» EXERCISE INSTRUCTIONS:
In the essay on the Catholic Church, what percentage of the Catholics polled said that Catholicism is only one of many faiths that provides a path to God?

***** SOURCE DOCUMENT

The Great Apostasy


          When the United States bishops were confronted with a moral and financial crisis caused by the negligence with which the abuse of children was handled by the church in this country, an emergency meeting was quickly held in Dallas Texas in order to address this problem in a serious way. It was not simply the financial crisis that was looming already and many diocese that spurred the bishops to action, but their own credibility and the credibility of the Catholic Church. Children had been gravely harmed, psychologically and spiritually, and the bishops were determined to do all that they could to help heal the wounds already caused, and prevent even the appearance of church complicity in such reprehensible crimes in the future.


          Now we have a poll which shows that an even greater crisis is upon the church. John Zogby, in conjunction with Le Moyne College in Syracuse, N.Y., has published the results of a recent poll of Catholics that has some extremely troubling conclusions and implications. Zogby’s poll reveals that most American Catholics today have a greater identification with their nationality than with their religion, and this shows up when questions are asked about their voting patterns. The poll reveals that the religion of Catholics plays little or no role in the way they vote, even on matters related in one way or another to religion. It is especially among young Catholics that religion plays an increasingly smaller part in how they think of themselves, but fully Sixty-three percent of all the Catholics polled said they believe that Catholicism is only one of many faiths that provides a path to God.

**********
***** DATASET ENTRIES

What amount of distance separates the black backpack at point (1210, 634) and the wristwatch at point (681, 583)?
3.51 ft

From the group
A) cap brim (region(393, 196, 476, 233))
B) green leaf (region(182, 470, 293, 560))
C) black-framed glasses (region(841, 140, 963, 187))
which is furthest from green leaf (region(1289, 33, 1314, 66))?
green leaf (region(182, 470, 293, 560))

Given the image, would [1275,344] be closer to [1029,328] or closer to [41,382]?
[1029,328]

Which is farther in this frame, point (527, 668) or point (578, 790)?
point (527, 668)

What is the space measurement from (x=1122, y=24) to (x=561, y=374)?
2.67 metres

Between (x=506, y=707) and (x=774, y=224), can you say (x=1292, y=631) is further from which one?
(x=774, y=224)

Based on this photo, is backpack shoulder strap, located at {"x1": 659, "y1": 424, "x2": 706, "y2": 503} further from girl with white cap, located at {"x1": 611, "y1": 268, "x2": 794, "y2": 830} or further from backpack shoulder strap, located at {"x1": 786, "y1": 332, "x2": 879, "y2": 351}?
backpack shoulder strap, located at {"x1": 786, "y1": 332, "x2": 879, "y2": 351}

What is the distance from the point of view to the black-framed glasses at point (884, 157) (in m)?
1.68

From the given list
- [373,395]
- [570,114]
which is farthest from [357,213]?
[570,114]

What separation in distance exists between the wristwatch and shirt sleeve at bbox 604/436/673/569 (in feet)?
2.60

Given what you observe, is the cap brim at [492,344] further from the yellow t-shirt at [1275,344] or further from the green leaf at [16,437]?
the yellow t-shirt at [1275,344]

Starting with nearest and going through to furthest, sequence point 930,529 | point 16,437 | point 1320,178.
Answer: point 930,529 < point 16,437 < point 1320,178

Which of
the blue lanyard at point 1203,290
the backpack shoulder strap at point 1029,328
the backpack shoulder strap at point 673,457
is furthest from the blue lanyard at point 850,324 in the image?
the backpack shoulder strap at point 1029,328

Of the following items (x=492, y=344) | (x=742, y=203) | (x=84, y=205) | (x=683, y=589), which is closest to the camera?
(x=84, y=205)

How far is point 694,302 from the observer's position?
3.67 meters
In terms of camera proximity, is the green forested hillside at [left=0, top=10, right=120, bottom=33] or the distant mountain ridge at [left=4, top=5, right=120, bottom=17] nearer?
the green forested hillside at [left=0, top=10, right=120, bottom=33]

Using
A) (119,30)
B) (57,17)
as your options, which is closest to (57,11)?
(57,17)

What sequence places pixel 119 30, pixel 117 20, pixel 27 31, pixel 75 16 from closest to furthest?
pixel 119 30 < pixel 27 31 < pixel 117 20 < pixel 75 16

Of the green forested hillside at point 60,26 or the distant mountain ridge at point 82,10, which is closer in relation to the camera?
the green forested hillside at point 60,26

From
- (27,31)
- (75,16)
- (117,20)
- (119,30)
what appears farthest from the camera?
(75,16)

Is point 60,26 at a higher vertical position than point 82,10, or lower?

**********

» IN RESPONSE:
Sixty-three percent.